Acting Secretary of the Navy Thomas Modly told conservative radio talk show host Hugh Hewitt that he had tasked Assistant Secretary of the Navy for Research, Development and Acquisition James Geurts to look at accelerating the award of the first ship, which was slated for this fall.

“The plan was to try and do it in the latter part of this year,” Modly told Hewitt. “I’ve asked [Geurts] to try and accelerate that earlier, and he’s looking into the possibilities for doing that.

“But obviously, you know, we have acquisition rules, and we want to make sure that we do this in the proper way.”

The competition has narrowed to bids from Huntington Ingalls Industries; a team of Navantia and General Dynamics Bath Iron Works; Fincantieri; and Austal USA.

Navantia is offering a version of its F-100 design, which is in use by the Spanish Navy; Austal is submitting a version of its trimaran littoral combat ship; Fincantieri is offering its FREMM design; and Huntington Ingalls is believed to be offering an up-gunned version of its national security cutter.

Lockheed Martin’s version of the FFG(X), an up-gunned, twin-screw variant of its Freedom-class LCS, was pulled from the competition in May.

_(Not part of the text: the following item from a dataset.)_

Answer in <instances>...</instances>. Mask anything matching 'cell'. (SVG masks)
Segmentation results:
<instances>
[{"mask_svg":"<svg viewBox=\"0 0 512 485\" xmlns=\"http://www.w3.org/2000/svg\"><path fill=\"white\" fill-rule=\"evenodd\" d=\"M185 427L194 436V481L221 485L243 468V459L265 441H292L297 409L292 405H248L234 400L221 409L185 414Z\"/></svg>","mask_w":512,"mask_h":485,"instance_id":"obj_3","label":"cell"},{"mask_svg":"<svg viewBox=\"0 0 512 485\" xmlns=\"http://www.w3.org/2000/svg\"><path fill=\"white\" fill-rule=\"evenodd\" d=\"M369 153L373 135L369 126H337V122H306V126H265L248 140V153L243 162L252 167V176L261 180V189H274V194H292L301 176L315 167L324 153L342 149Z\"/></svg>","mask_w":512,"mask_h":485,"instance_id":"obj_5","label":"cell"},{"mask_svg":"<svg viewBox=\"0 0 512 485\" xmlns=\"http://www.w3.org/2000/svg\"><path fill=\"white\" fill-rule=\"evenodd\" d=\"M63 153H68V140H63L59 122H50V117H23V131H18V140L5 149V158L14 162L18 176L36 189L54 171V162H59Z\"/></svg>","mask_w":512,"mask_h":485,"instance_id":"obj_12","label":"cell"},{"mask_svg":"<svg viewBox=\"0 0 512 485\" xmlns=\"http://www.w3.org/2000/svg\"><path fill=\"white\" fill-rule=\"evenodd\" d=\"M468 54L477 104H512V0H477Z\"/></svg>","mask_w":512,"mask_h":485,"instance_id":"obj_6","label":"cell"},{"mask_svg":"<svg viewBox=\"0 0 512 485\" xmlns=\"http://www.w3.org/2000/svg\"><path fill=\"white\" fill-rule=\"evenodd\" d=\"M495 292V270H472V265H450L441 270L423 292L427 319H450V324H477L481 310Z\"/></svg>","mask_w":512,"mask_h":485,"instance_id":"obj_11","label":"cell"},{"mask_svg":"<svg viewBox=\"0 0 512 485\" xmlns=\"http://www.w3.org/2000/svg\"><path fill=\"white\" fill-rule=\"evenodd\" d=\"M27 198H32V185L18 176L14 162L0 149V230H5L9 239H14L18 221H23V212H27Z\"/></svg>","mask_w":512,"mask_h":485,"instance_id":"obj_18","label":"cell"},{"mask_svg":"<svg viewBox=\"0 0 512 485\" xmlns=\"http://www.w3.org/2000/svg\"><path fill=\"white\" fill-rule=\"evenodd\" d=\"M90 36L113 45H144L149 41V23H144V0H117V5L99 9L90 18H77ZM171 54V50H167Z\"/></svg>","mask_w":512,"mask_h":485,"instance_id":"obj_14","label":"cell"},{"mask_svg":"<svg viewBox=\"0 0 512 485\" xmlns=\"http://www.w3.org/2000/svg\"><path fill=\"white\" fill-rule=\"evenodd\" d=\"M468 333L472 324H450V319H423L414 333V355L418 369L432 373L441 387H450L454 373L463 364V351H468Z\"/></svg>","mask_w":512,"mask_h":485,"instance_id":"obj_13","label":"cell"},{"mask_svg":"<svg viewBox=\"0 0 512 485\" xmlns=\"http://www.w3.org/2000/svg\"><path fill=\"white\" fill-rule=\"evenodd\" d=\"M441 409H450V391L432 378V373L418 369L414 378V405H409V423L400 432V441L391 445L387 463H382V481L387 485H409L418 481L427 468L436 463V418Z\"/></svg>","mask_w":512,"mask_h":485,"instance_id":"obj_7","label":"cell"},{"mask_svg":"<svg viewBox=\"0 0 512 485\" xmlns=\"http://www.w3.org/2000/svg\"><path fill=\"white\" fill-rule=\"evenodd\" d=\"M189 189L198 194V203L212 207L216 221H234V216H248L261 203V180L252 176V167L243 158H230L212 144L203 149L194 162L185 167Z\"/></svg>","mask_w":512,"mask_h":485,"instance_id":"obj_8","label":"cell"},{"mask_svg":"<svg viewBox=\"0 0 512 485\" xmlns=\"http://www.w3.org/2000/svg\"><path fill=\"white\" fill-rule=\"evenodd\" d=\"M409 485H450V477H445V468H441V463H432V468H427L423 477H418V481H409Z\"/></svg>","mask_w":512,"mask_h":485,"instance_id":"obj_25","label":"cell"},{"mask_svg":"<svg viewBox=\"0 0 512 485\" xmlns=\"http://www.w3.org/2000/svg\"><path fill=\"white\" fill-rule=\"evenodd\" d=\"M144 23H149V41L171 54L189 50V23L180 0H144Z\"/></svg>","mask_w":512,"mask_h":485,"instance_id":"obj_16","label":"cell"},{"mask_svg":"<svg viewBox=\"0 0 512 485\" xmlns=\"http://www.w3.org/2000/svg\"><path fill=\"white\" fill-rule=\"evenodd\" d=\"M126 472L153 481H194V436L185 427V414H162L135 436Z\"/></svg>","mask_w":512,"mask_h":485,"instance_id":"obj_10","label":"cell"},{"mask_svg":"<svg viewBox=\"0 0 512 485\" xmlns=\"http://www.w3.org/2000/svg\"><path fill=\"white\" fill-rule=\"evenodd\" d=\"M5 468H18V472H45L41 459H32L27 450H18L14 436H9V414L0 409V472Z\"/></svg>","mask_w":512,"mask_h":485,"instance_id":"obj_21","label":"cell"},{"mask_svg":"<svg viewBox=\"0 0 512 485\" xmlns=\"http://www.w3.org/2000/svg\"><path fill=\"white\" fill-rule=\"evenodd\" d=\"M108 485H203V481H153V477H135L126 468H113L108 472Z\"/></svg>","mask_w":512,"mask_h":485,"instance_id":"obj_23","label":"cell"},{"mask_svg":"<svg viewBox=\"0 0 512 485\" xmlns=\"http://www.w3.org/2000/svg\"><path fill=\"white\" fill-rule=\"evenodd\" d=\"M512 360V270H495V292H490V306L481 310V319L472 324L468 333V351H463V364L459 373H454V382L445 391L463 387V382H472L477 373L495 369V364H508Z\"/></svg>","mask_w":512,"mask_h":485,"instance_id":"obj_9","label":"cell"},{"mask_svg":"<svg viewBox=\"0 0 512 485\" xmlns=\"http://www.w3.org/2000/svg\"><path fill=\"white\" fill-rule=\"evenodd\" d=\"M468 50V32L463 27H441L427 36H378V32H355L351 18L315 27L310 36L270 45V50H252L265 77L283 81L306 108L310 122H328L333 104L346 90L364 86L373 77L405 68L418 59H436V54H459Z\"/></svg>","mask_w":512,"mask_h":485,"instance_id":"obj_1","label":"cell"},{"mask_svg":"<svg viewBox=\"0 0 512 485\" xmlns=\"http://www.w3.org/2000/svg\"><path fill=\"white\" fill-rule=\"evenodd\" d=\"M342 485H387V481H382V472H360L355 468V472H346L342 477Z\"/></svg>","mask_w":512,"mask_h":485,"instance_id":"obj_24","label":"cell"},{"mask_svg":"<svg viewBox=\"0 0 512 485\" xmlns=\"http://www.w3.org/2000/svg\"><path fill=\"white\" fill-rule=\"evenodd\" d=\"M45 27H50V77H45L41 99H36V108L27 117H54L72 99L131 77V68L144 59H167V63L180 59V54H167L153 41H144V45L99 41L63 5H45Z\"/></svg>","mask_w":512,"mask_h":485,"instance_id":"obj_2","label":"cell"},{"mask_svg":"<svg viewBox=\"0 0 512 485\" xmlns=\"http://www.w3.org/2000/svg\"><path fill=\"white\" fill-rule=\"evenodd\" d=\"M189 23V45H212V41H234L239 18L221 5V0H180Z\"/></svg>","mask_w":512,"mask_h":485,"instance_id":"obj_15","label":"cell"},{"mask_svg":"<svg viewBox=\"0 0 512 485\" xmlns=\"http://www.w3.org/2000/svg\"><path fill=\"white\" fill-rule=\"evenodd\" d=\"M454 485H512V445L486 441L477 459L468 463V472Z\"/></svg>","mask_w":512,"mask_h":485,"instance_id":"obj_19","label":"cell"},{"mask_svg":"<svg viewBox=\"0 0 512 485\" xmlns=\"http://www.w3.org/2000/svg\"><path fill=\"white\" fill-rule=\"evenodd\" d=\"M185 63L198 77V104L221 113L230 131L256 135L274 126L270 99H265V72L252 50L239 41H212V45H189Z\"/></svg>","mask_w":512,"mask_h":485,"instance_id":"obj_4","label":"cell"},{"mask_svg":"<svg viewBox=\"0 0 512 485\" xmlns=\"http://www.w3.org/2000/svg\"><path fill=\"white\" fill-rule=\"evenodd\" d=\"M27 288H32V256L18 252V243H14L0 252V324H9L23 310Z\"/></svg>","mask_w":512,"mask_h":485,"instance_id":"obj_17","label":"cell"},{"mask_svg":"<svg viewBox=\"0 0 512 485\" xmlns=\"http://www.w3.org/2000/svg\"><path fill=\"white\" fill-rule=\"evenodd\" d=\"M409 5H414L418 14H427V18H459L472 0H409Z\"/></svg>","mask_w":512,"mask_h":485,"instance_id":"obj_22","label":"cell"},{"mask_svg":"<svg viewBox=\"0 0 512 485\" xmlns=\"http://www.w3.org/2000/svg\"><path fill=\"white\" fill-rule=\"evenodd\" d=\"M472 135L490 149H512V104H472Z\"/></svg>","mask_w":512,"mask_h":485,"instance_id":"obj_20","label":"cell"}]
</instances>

The FFG(X) is supposed to be a small, multimission ship with a modified version of Raytheon’s SPY-6 radar destined for the Flight III Arleigh Burke-class destroyer, Lockheed Martin’s Aegis Combat System, as well as some point defense systems and 32 vertical launch cells for about half the cost of a destroyer.

The first ship ordered in 2020 is expected to cost $1.28 billion, according to budget documents, with the next ship in 2021 dropping to $1.05 billion.

The Navy expects it to take six years to complete design and construction of the first ship, which should be finished in 2026. Once construction begins, planners anticipate it will take 48 months to build.

The second frigate is expected to be ordered in April 2021, and from there it should be delivered about five and a half years after the award date. That means that the first ship should be delivered to the fleet in July of 2026, and the second about three months later.